Le bureau du procureur a justifié les poursuites engagées par le faisceau de données accumulées: "nous pensons que les éléments dont nous disposons méritent une inculpation et un procès", a déclaré à la presse le procureur-adjoint, Shin Kukimoto. La comparution de M. Ghosn, qui risque en théorie jusqu'à 15 ans de prison, n'aura pas lieu avant des mois.

Interrogé sur les critiques à l'étranger que suscite le système judiciaire japonais, le procureur adjoint a assuré que les enquêteurs "s'attendaient à diverses réactions compte tenu de la notoriété mondiale" de M. Ghosn, tout en ajoutant "agir dans le respect des lois et décisions du tribunal".

On commence à y voir un peu plus clair dans cette affaire même si les deux camps ont des visions différentes sur celle-ci. Du côté de Nissan et surtout des procureurs, Carlos Ghosn aurait, avec la complicité de son bras droit Greg Kelly, minoré les revenus de l'ex-PDG de Nissan dans les rapports boursiers depuis 2010. En gros, ils n'auraient pas menti au fisc mais aux actionnaires ce qui est passible de prison.

Mais, si Nissan demande des sanctions pour le préjudice subi, la société est aussi poursuivie comme personne morale pour avoir approuvé et remis aux autorités boursières les documents.

"Anxieux"

Mais, il n'y a pas que cela. C. Ghosn aurait aussi tenté de faire couvrir par Nissan des pertes financières personnelles (pour 15 millions d'euros). Du côté de l'homme d'affaire on se défend de tout cela. Un montage avec un milliardaire saoudien, Khaled Juffali, est évoqué, mais là aussi, la défense argue de services réellement rendus envers Nissan.

Carlos Ghosn a fait mardi sa première comparution devant la justice: amaigri et menotté, il s'est dit "faussement accusé" et a nié les allégations. Depuis son arrestation le 19 novembre à Tokyo, le dirigeant de 64 ans se trouve dans un centre de détention du nord de la capitale. Il souffrait mercredi soir d'une forte fièvre, qui a contraint les enquêteurs à suspendre les interrogatoires. Mais elle était retombée vendredi, a indiqué son avocat Motonari Otsuru.

Son épouse Carole Ghosn, qui avait jusqu'ici gardé le silence, s'était inquiétée jeudi dans un communiqué de son état de santé, déplorant "de dures conditions de détention et un traitement injuste". "Nous sommes anxieux", a-t-elle ajouté.

Résidence fiscale, Mouna Sepehri, audit, etc.

En France, on continue de maintenir la position officielle de soutien à Carlos Ghosn. L'audit interne lancé fin novembre pour vérifier si des malversations ont eu aussi lieu chez Renault n'a constaté aucune fraude concernant la rémunération des dirigeants sur 2017 et 2018.

» **TRAVAIL DEMANDÉ**:
1. D'après l'extrait, quel âge a Carlos Ghosn ?
2. Relevez toutes les personnes désignées par leur nom dans l'extrait.
3. Recopiez, dans l'extrait, le passage qui s'ouvre sur les mots contenant « Le bureau du » et se termine par « avant des mois. ».

» **DONNÉES FOURNIES**:

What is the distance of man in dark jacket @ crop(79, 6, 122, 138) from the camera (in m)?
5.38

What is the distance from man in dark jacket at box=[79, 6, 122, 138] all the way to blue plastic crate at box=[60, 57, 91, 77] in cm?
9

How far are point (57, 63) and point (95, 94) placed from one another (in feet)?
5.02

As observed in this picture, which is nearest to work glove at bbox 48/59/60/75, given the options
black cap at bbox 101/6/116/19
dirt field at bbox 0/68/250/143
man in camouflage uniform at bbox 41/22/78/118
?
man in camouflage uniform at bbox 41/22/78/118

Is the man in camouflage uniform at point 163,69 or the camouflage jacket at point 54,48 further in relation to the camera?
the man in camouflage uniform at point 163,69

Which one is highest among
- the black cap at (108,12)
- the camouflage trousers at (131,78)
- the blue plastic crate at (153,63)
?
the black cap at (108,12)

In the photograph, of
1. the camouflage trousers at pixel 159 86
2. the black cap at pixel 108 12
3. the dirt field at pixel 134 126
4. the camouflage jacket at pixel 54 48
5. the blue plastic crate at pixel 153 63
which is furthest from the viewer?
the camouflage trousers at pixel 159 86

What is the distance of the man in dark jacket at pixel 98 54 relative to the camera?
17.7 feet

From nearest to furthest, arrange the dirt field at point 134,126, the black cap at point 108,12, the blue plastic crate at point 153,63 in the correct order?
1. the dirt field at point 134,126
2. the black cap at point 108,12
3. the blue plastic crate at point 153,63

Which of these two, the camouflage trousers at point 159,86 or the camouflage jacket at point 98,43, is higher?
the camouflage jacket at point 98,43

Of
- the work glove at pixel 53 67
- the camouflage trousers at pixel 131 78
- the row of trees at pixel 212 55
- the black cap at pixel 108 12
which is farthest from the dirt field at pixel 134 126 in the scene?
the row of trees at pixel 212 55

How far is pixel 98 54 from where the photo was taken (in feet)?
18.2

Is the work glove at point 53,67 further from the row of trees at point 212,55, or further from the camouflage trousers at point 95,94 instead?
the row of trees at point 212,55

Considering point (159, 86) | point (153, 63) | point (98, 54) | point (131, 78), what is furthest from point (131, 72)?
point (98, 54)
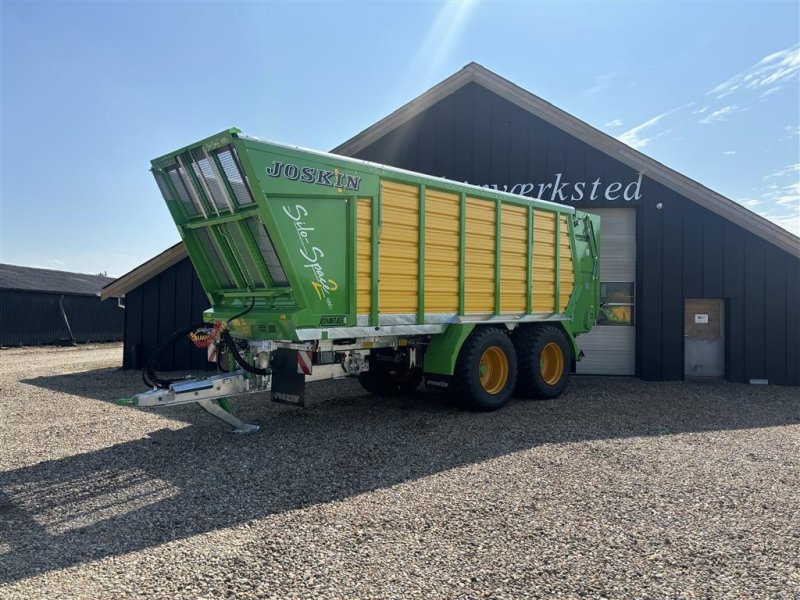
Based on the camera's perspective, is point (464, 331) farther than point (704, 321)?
No

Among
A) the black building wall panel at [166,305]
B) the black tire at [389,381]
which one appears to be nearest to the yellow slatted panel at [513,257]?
the black tire at [389,381]

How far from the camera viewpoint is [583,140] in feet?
42.1

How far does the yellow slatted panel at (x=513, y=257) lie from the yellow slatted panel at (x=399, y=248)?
1.78 m

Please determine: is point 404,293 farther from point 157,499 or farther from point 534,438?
point 157,499

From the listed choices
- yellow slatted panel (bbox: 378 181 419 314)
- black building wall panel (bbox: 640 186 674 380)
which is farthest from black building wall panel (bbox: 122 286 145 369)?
black building wall panel (bbox: 640 186 674 380)

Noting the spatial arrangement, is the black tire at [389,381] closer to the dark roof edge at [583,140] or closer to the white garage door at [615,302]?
the white garage door at [615,302]

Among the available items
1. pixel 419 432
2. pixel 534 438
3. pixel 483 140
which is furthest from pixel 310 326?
pixel 483 140

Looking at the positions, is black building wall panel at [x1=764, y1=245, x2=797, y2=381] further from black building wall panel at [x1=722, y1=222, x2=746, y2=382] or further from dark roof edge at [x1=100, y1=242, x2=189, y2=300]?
dark roof edge at [x1=100, y1=242, x2=189, y2=300]

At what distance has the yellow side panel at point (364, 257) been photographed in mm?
6703

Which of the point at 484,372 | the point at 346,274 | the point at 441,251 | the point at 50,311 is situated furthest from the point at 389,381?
the point at 50,311

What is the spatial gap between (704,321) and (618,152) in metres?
4.32

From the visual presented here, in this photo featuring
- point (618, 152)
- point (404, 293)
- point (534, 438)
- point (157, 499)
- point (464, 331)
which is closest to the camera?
point (157, 499)

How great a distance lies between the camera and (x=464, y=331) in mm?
7902

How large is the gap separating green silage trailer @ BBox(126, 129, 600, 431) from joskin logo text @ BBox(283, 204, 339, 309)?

» **RÉPONSES PAR CONSIGNE**:
1. Carlos Ghosn a 64 ans.

2. Shin Kukimoto, Carlos Ghosn, Greg Kelly, Khaled Juffali, Motonari Otsuru, Carole Ghosn, Mouna Sepehri

3.
Le bureau du procureur a justifié les poursuites engagées par le faisceau de données accumulées: "nous pensons que les éléments dont nous disposons méritent une inculpation et un procès", a déclaré à la presse le procureur-adjoint, Shin Kukimoto. La comparution de M. Ghosn, qui risque en théorie jusqu'à 15 ans de prison, n'aura pas lieu avant des mois.